▸ **CONSIGNE**
Recopiez mot pour mot, dans le passage sur Teresa Mattei, l'extrait qui s'ouvre sur les mots « Encore quelques minutes » et s'achève sur « nouvelle Assemblée Constituante. ».

▸ **PASSAGE FOURNI**
À l’occasion de la célébration du 75e anniversaire de la promulgation de la Constitution italienne, le 27 décembre 1947, RADICI revient, au travers d’une série d’articles, sur le rôle essentiel de certaines grandes figures politiques dans le processus de rédaction de la Charte. Dans ce premier texte, Lorenzo Tosa fait la lumière sur Teresa Mattei.

L’auditorium du lycée Michelangiolo de Florence se remplit lentement, dans un bourdonnement de répliques hâtives et de phrases prononcées à voix basse pour tuer le temps. Les chaises ont été disposées par rangées de douze jusqu’à la dernière poutre visible qui ferme la pergola inclinée, mais beaucoup resteront debout. Tout est prêt pour le grand retour de Teresita. Non pas en chair et en os parce que Teresita – ce nom est celui que tous emploient pour désigner Teresa Mattei – nous a quittés il y a dix ans, au mois de mars, après une vie entière passée à lutter pour la liberté et à défendre la Constitution. Aujourd’hui est le jour des célébrations des 75 ans de la Charte constitutionnelle, ici, justement, dans le lycée d’où elle avait été expulsée en 1938 par les fascistes pour avoir osé contester les lois raciales.
Encore quelques minutes avant le début de la rencontre. Y participeront des associations, des institutions, des dizaines d’étudiants d’hier et d’aujourd’hui, dont certains ont pu l’écouter parler, des années auparavant en 2006, précisément dans cette salle, alors qu’elle défendait la Constitution, sa Constitution, du référendum constitutionnel par lequel le gouvernement Berlusconi voulait la modifier. Sur le mur, là au fond, il y a une photo de cette femme aux cheveux blancs coiffés en une dense permanente, pâle souvenir de la chevelure léonine qu’elle portait sur la tête le 25 juin 1946, jour où elle mit pour la première fois le pied au Parlement, à 25 ans, la plus jeune députée de la toute nouvelle Assemblée Constituante.

On l’appelait « la ragazza di Montecitorio », après des années passées à combattre aux côtés de la Résistance italienne sous le nom de guerre Chicchi. Elle était entrée dans les rangs du Parti Communiste, aux côtés de personnes comme Giuseppe Di Vittorio, Umberto Terracini, Palmiro Togliatti. Teresita les observait avec déférence mais sans dévotion affichée, nullement impressionnée par ces vieux messieurs qui évoluaient dans le Transatlantico [l’un des salons du Parlement italien, ndr] avec la maîtrise des doyens et des ventres qui commençaient à gonfler après des années de disette forcée.

▸ **DONNÉES FOURNIES**
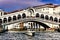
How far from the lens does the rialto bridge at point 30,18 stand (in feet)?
307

▸ **RÉPONSE RÉDIGÉE**
Encore quelques minutes avant le début de la rencontre. Y participeront des associations, des institutions, des dizaines d’étudiants d’hier et d’aujourd’hui, dont certains ont pu l’écouter parler, des années auparavant en 2006, précisément dans cette salle, alors qu’elle défendait la Constitution, sa Constitution, du référendum constitutionnel par lequel le gouvernement Berlusconi voulait la modifier. Sur le mur, là au fond, il y a une photo de cette femme aux cheveux blancs coiffés en une dense permanente, pâle souvenir de la chevelure léonine qu’elle portait sur la tête le 25 juin 1946, jour où elle mit pour la première fois le pied au Parlement, à 25 ans, la plus jeune députée de la toute nouvelle Assemblée Constituante.